Liste croissante des failles de sécurité de Defender
RoguePlanet représente la quatrième vulnérabilité de Microsoft Defender divulguée publiquement par les mêmes chercheurs. Parmi les découvertes précédentes :
BlueHammer (CVE-2026-33825)
UnDefend (CVE-2026-45498)
RedSun (CVE-2026-41091)
Les trois vulnérabilités précédemment divulguées ont déjà été corrigées par Microsoft.
Impact potentiel d’une exploitation réussie
Si une attaque exploitant RoguePlanet réussit, l'attaquant obtient un shell doté de privilèges SYSTEM, l'un des plus élevés disponibles sur les systèmes Windows. Cet accès permet aux acteurs malveillants de :
Exécuter du code arbitraire.
Effectuer des actions non autorisées sur le système affecté.
Ces privilèges accrus augmentent considérablement l'impact potentiel d'un compromis réussi.
Testé sur des systèmes Windows entièrement mis à jour
Des tests de sécurité ont confirmé que la faille fonctionne sur les systèmes Windows 10 et Windows 11 ayant déjà reçu la mise à jour de sécurité de juin 2026. Cela indique que même les installations de bureau entièrement mises à jour restent vulnérables jusqu'à la publication d'un correctif dédié par Microsoft.

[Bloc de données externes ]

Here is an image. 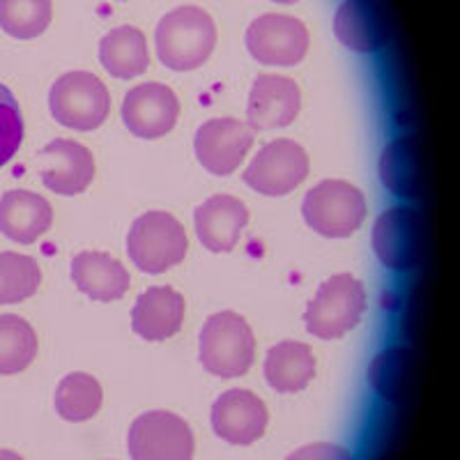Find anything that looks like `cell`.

L’exposition des serveurs Windows nécessite une méthode d’exploitation différente
Dans sa forme actuelle, cette faille ne fonctionne pas sur les environnements Windows Server car les utilisateurs standard ne sont pas autorisés à monter des images ISO, une condition nécessaire à la technique d'attaque existante.

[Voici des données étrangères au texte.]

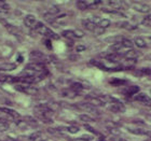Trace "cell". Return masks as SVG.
I'll list each match as a JSON object with an SVG mask.
<instances>
[{"instance_id": "cell-1", "label": "cell", "mask_w": 151, "mask_h": 141, "mask_svg": "<svg viewBox=\"0 0 151 141\" xmlns=\"http://www.w3.org/2000/svg\"><path fill=\"white\" fill-rule=\"evenodd\" d=\"M34 29H35L36 31L39 32L40 35L45 36V37L50 38V39H55V40H57V39L60 38L58 37V35H56L53 30H51L49 27H47L44 24H42V23H40V22H37V24L35 25Z\"/></svg>"}, {"instance_id": "cell-2", "label": "cell", "mask_w": 151, "mask_h": 141, "mask_svg": "<svg viewBox=\"0 0 151 141\" xmlns=\"http://www.w3.org/2000/svg\"><path fill=\"white\" fill-rule=\"evenodd\" d=\"M17 92H21V93H24V94H28V95H37L39 93V89L32 85H24V84H17L14 86Z\"/></svg>"}, {"instance_id": "cell-3", "label": "cell", "mask_w": 151, "mask_h": 141, "mask_svg": "<svg viewBox=\"0 0 151 141\" xmlns=\"http://www.w3.org/2000/svg\"><path fill=\"white\" fill-rule=\"evenodd\" d=\"M26 69L32 70V71L37 72V73H45V72H47V70H45V68H44V66H43V64L35 63V62L27 64Z\"/></svg>"}, {"instance_id": "cell-4", "label": "cell", "mask_w": 151, "mask_h": 141, "mask_svg": "<svg viewBox=\"0 0 151 141\" xmlns=\"http://www.w3.org/2000/svg\"><path fill=\"white\" fill-rule=\"evenodd\" d=\"M133 9L137 11V12H140V13H149L150 12V6L148 4H146V3H142V2H134L133 3Z\"/></svg>"}, {"instance_id": "cell-5", "label": "cell", "mask_w": 151, "mask_h": 141, "mask_svg": "<svg viewBox=\"0 0 151 141\" xmlns=\"http://www.w3.org/2000/svg\"><path fill=\"white\" fill-rule=\"evenodd\" d=\"M109 110H110V111H112V112H116V113H119V112L123 113L124 111H125V106L123 104V102H121L120 100H118V99H116L113 104H111Z\"/></svg>"}, {"instance_id": "cell-6", "label": "cell", "mask_w": 151, "mask_h": 141, "mask_svg": "<svg viewBox=\"0 0 151 141\" xmlns=\"http://www.w3.org/2000/svg\"><path fill=\"white\" fill-rule=\"evenodd\" d=\"M134 100L138 101V102H142V104H148L151 107V98L149 97L148 95L144 94V93H138L134 96Z\"/></svg>"}, {"instance_id": "cell-7", "label": "cell", "mask_w": 151, "mask_h": 141, "mask_svg": "<svg viewBox=\"0 0 151 141\" xmlns=\"http://www.w3.org/2000/svg\"><path fill=\"white\" fill-rule=\"evenodd\" d=\"M30 57H32V59H35V63L40 64L44 63L45 58H47V56L43 53H41L40 51H32V53H30Z\"/></svg>"}, {"instance_id": "cell-8", "label": "cell", "mask_w": 151, "mask_h": 141, "mask_svg": "<svg viewBox=\"0 0 151 141\" xmlns=\"http://www.w3.org/2000/svg\"><path fill=\"white\" fill-rule=\"evenodd\" d=\"M37 24V19H36V16L32 15V14H28L24 17V25L27 27V28H34L35 25Z\"/></svg>"}, {"instance_id": "cell-9", "label": "cell", "mask_w": 151, "mask_h": 141, "mask_svg": "<svg viewBox=\"0 0 151 141\" xmlns=\"http://www.w3.org/2000/svg\"><path fill=\"white\" fill-rule=\"evenodd\" d=\"M0 111L3 112V113H6V114H8V115H10L11 117H13L14 120H16V121L21 119V114H19L17 111H15V110H13V109L2 107V108H0Z\"/></svg>"}, {"instance_id": "cell-10", "label": "cell", "mask_w": 151, "mask_h": 141, "mask_svg": "<svg viewBox=\"0 0 151 141\" xmlns=\"http://www.w3.org/2000/svg\"><path fill=\"white\" fill-rule=\"evenodd\" d=\"M88 104H92V106H94L95 108L106 106V102L99 97H88Z\"/></svg>"}, {"instance_id": "cell-11", "label": "cell", "mask_w": 151, "mask_h": 141, "mask_svg": "<svg viewBox=\"0 0 151 141\" xmlns=\"http://www.w3.org/2000/svg\"><path fill=\"white\" fill-rule=\"evenodd\" d=\"M139 92V87L136 86V85H131V86H127L125 89H123L122 93L126 96H132V95H136L138 94Z\"/></svg>"}, {"instance_id": "cell-12", "label": "cell", "mask_w": 151, "mask_h": 141, "mask_svg": "<svg viewBox=\"0 0 151 141\" xmlns=\"http://www.w3.org/2000/svg\"><path fill=\"white\" fill-rule=\"evenodd\" d=\"M131 134H134V135H147V136H151V134L148 132V130H146L144 128H139V127H131V128H127Z\"/></svg>"}, {"instance_id": "cell-13", "label": "cell", "mask_w": 151, "mask_h": 141, "mask_svg": "<svg viewBox=\"0 0 151 141\" xmlns=\"http://www.w3.org/2000/svg\"><path fill=\"white\" fill-rule=\"evenodd\" d=\"M78 108H79V109L84 110V111H88V112L97 113V109H96L94 106L90 104L88 102H86V104H78Z\"/></svg>"}, {"instance_id": "cell-14", "label": "cell", "mask_w": 151, "mask_h": 141, "mask_svg": "<svg viewBox=\"0 0 151 141\" xmlns=\"http://www.w3.org/2000/svg\"><path fill=\"white\" fill-rule=\"evenodd\" d=\"M40 136H41V132H37L29 136H22V137L19 138V141H36Z\"/></svg>"}, {"instance_id": "cell-15", "label": "cell", "mask_w": 151, "mask_h": 141, "mask_svg": "<svg viewBox=\"0 0 151 141\" xmlns=\"http://www.w3.org/2000/svg\"><path fill=\"white\" fill-rule=\"evenodd\" d=\"M70 88H71V91L75 92L76 94H77V93H80V92L83 91V89H84V86H83V83L73 82V83H71V85H70Z\"/></svg>"}, {"instance_id": "cell-16", "label": "cell", "mask_w": 151, "mask_h": 141, "mask_svg": "<svg viewBox=\"0 0 151 141\" xmlns=\"http://www.w3.org/2000/svg\"><path fill=\"white\" fill-rule=\"evenodd\" d=\"M136 63H137V59H131V58H126V59L123 60L122 67L123 68H127V69H131L135 66Z\"/></svg>"}, {"instance_id": "cell-17", "label": "cell", "mask_w": 151, "mask_h": 141, "mask_svg": "<svg viewBox=\"0 0 151 141\" xmlns=\"http://www.w3.org/2000/svg\"><path fill=\"white\" fill-rule=\"evenodd\" d=\"M105 58L106 59H108L109 62H112V63H116V62H118V60L121 58V55L120 54H116V53H108L105 55Z\"/></svg>"}, {"instance_id": "cell-18", "label": "cell", "mask_w": 151, "mask_h": 141, "mask_svg": "<svg viewBox=\"0 0 151 141\" xmlns=\"http://www.w3.org/2000/svg\"><path fill=\"white\" fill-rule=\"evenodd\" d=\"M3 24H4V27H6V28L9 30L10 34H12V35H15V36H19V34H21L19 29L16 28L15 26L10 25V24H8V23H6V22H3Z\"/></svg>"}, {"instance_id": "cell-19", "label": "cell", "mask_w": 151, "mask_h": 141, "mask_svg": "<svg viewBox=\"0 0 151 141\" xmlns=\"http://www.w3.org/2000/svg\"><path fill=\"white\" fill-rule=\"evenodd\" d=\"M82 25L84 26L85 29H88V30H90V31H94L95 28L97 27L96 25H94L93 23H91L88 19H82Z\"/></svg>"}, {"instance_id": "cell-20", "label": "cell", "mask_w": 151, "mask_h": 141, "mask_svg": "<svg viewBox=\"0 0 151 141\" xmlns=\"http://www.w3.org/2000/svg\"><path fill=\"white\" fill-rule=\"evenodd\" d=\"M138 55H139V53L138 52H136L135 50H129V51H127L123 56L126 57V58H131V59H136Z\"/></svg>"}, {"instance_id": "cell-21", "label": "cell", "mask_w": 151, "mask_h": 141, "mask_svg": "<svg viewBox=\"0 0 151 141\" xmlns=\"http://www.w3.org/2000/svg\"><path fill=\"white\" fill-rule=\"evenodd\" d=\"M16 64H1L0 65V70H6V71H11V70L15 69Z\"/></svg>"}, {"instance_id": "cell-22", "label": "cell", "mask_w": 151, "mask_h": 141, "mask_svg": "<svg viewBox=\"0 0 151 141\" xmlns=\"http://www.w3.org/2000/svg\"><path fill=\"white\" fill-rule=\"evenodd\" d=\"M90 64L91 65H93V66L97 67L98 69H101V70H108L107 67L105 66L104 64L101 63V62H99V60H96V59H92L91 62H90Z\"/></svg>"}, {"instance_id": "cell-23", "label": "cell", "mask_w": 151, "mask_h": 141, "mask_svg": "<svg viewBox=\"0 0 151 141\" xmlns=\"http://www.w3.org/2000/svg\"><path fill=\"white\" fill-rule=\"evenodd\" d=\"M43 19H44V21H47L50 25H55V16H53V15H51V14H49V13H44L43 14Z\"/></svg>"}, {"instance_id": "cell-24", "label": "cell", "mask_w": 151, "mask_h": 141, "mask_svg": "<svg viewBox=\"0 0 151 141\" xmlns=\"http://www.w3.org/2000/svg\"><path fill=\"white\" fill-rule=\"evenodd\" d=\"M121 44H122V47H124V49H131V50H132V47H134V41H132L131 39L124 38V40L121 42Z\"/></svg>"}, {"instance_id": "cell-25", "label": "cell", "mask_w": 151, "mask_h": 141, "mask_svg": "<svg viewBox=\"0 0 151 141\" xmlns=\"http://www.w3.org/2000/svg\"><path fill=\"white\" fill-rule=\"evenodd\" d=\"M47 13L49 14H51V15H56V14H58L60 13V8L57 6H54V4H52V6H50L49 8H47Z\"/></svg>"}, {"instance_id": "cell-26", "label": "cell", "mask_w": 151, "mask_h": 141, "mask_svg": "<svg viewBox=\"0 0 151 141\" xmlns=\"http://www.w3.org/2000/svg\"><path fill=\"white\" fill-rule=\"evenodd\" d=\"M134 44H135L136 47H138L139 49H142V47H146V41L140 37H137L135 38V40H134Z\"/></svg>"}, {"instance_id": "cell-27", "label": "cell", "mask_w": 151, "mask_h": 141, "mask_svg": "<svg viewBox=\"0 0 151 141\" xmlns=\"http://www.w3.org/2000/svg\"><path fill=\"white\" fill-rule=\"evenodd\" d=\"M110 25H111V22L108 19H101V23L98 24V27H101V28H103V29H106Z\"/></svg>"}, {"instance_id": "cell-28", "label": "cell", "mask_w": 151, "mask_h": 141, "mask_svg": "<svg viewBox=\"0 0 151 141\" xmlns=\"http://www.w3.org/2000/svg\"><path fill=\"white\" fill-rule=\"evenodd\" d=\"M112 86H121V85H124L126 84V81L125 80H119V79H113V80H110L109 81Z\"/></svg>"}, {"instance_id": "cell-29", "label": "cell", "mask_w": 151, "mask_h": 141, "mask_svg": "<svg viewBox=\"0 0 151 141\" xmlns=\"http://www.w3.org/2000/svg\"><path fill=\"white\" fill-rule=\"evenodd\" d=\"M79 120L84 123H90L94 121V119H93L92 116L88 115V114H80V115H79Z\"/></svg>"}, {"instance_id": "cell-30", "label": "cell", "mask_w": 151, "mask_h": 141, "mask_svg": "<svg viewBox=\"0 0 151 141\" xmlns=\"http://www.w3.org/2000/svg\"><path fill=\"white\" fill-rule=\"evenodd\" d=\"M77 6L80 10H85L88 8V1H84V0H79L77 1Z\"/></svg>"}, {"instance_id": "cell-31", "label": "cell", "mask_w": 151, "mask_h": 141, "mask_svg": "<svg viewBox=\"0 0 151 141\" xmlns=\"http://www.w3.org/2000/svg\"><path fill=\"white\" fill-rule=\"evenodd\" d=\"M62 36H63V37H65L66 39H69V40H71V39H73V38H75L73 30H64V31L62 32Z\"/></svg>"}, {"instance_id": "cell-32", "label": "cell", "mask_w": 151, "mask_h": 141, "mask_svg": "<svg viewBox=\"0 0 151 141\" xmlns=\"http://www.w3.org/2000/svg\"><path fill=\"white\" fill-rule=\"evenodd\" d=\"M16 125H17V127L21 129H26L27 128V123L24 121V120H17L16 121Z\"/></svg>"}, {"instance_id": "cell-33", "label": "cell", "mask_w": 151, "mask_h": 141, "mask_svg": "<svg viewBox=\"0 0 151 141\" xmlns=\"http://www.w3.org/2000/svg\"><path fill=\"white\" fill-rule=\"evenodd\" d=\"M88 21H90L91 23H93L94 25L98 26V24L101 23V19L99 17V16H92V17H90V19H88Z\"/></svg>"}, {"instance_id": "cell-34", "label": "cell", "mask_w": 151, "mask_h": 141, "mask_svg": "<svg viewBox=\"0 0 151 141\" xmlns=\"http://www.w3.org/2000/svg\"><path fill=\"white\" fill-rule=\"evenodd\" d=\"M26 120H24L26 123H27V125H32V126H37L38 123L36 122V120L32 119V117H29V116H26L25 117Z\"/></svg>"}, {"instance_id": "cell-35", "label": "cell", "mask_w": 151, "mask_h": 141, "mask_svg": "<svg viewBox=\"0 0 151 141\" xmlns=\"http://www.w3.org/2000/svg\"><path fill=\"white\" fill-rule=\"evenodd\" d=\"M79 130H80V128L77 127V126H70V127H67V132H69L70 134H77Z\"/></svg>"}, {"instance_id": "cell-36", "label": "cell", "mask_w": 151, "mask_h": 141, "mask_svg": "<svg viewBox=\"0 0 151 141\" xmlns=\"http://www.w3.org/2000/svg\"><path fill=\"white\" fill-rule=\"evenodd\" d=\"M73 31V36L76 38H82L84 36V32L82 31V30H80V29H75Z\"/></svg>"}, {"instance_id": "cell-37", "label": "cell", "mask_w": 151, "mask_h": 141, "mask_svg": "<svg viewBox=\"0 0 151 141\" xmlns=\"http://www.w3.org/2000/svg\"><path fill=\"white\" fill-rule=\"evenodd\" d=\"M0 9L4 10V11H6V10H9L10 9V6L6 2V1H1V0H0Z\"/></svg>"}, {"instance_id": "cell-38", "label": "cell", "mask_w": 151, "mask_h": 141, "mask_svg": "<svg viewBox=\"0 0 151 141\" xmlns=\"http://www.w3.org/2000/svg\"><path fill=\"white\" fill-rule=\"evenodd\" d=\"M81 139L82 140H84V141H91L94 139V137L91 135H82L81 136Z\"/></svg>"}, {"instance_id": "cell-39", "label": "cell", "mask_w": 151, "mask_h": 141, "mask_svg": "<svg viewBox=\"0 0 151 141\" xmlns=\"http://www.w3.org/2000/svg\"><path fill=\"white\" fill-rule=\"evenodd\" d=\"M104 31H105V29H103V28H101V27H96V28H95V30L93 32H94L95 35H101V34H104Z\"/></svg>"}, {"instance_id": "cell-40", "label": "cell", "mask_w": 151, "mask_h": 141, "mask_svg": "<svg viewBox=\"0 0 151 141\" xmlns=\"http://www.w3.org/2000/svg\"><path fill=\"white\" fill-rule=\"evenodd\" d=\"M144 23L147 24V25L151 24V14H148L147 16H145V19H144Z\"/></svg>"}, {"instance_id": "cell-41", "label": "cell", "mask_w": 151, "mask_h": 141, "mask_svg": "<svg viewBox=\"0 0 151 141\" xmlns=\"http://www.w3.org/2000/svg\"><path fill=\"white\" fill-rule=\"evenodd\" d=\"M85 49H86V47H85L84 45H77V47H76V51H77V52H83V51H85Z\"/></svg>"}, {"instance_id": "cell-42", "label": "cell", "mask_w": 151, "mask_h": 141, "mask_svg": "<svg viewBox=\"0 0 151 141\" xmlns=\"http://www.w3.org/2000/svg\"><path fill=\"white\" fill-rule=\"evenodd\" d=\"M111 141H127L126 139L120 138V137H112L111 138Z\"/></svg>"}, {"instance_id": "cell-43", "label": "cell", "mask_w": 151, "mask_h": 141, "mask_svg": "<svg viewBox=\"0 0 151 141\" xmlns=\"http://www.w3.org/2000/svg\"><path fill=\"white\" fill-rule=\"evenodd\" d=\"M4 141H15V139H13L12 137H10V136H6Z\"/></svg>"}, {"instance_id": "cell-44", "label": "cell", "mask_w": 151, "mask_h": 141, "mask_svg": "<svg viewBox=\"0 0 151 141\" xmlns=\"http://www.w3.org/2000/svg\"><path fill=\"white\" fill-rule=\"evenodd\" d=\"M71 60H78V56H76V55H71V56L69 57Z\"/></svg>"}, {"instance_id": "cell-45", "label": "cell", "mask_w": 151, "mask_h": 141, "mask_svg": "<svg viewBox=\"0 0 151 141\" xmlns=\"http://www.w3.org/2000/svg\"><path fill=\"white\" fill-rule=\"evenodd\" d=\"M70 141H84V140H82L81 138H78V139H73V140H70Z\"/></svg>"}, {"instance_id": "cell-46", "label": "cell", "mask_w": 151, "mask_h": 141, "mask_svg": "<svg viewBox=\"0 0 151 141\" xmlns=\"http://www.w3.org/2000/svg\"><path fill=\"white\" fill-rule=\"evenodd\" d=\"M146 58H147V59H149V60H151V54H150V55H148V56L146 57Z\"/></svg>"}, {"instance_id": "cell-47", "label": "cell", "mask_w": 151, "mask_h": 141, "mask_svg": "<svg viewBox=\"0 0 151 141\" xmlns=\"http://www.w3.org/2000/svg\"><path fill=\"white\" fill-rule=\"evenodd\" d=\"M145 141H151V139H148V140H145Z\"/></svg>"}, {"instance_id": "cell-48", "label": "cell", "mask_w": 151, "mask_h": 141, "mask_svg": "<svg viewBox=\"0 0 151 141\" xmlns=\"http://www.w3.org/2000/svg\"><path fill=\"white\" fill-rule=\"evenodd\" d=\"M150 39H151V38H150Z\"/></svg>"}]
</instances>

Cependant, cette limitation ne doit pas être interprétée comme une immunité. Les chercheurs ont souligné que les installations de Windows Server restent vulnérables à la faille sous-jacente. L'exploit devra simplement être repensé pour tenir compte des restrictions de la plateforme avant qu'une exploitation réussie soit possible.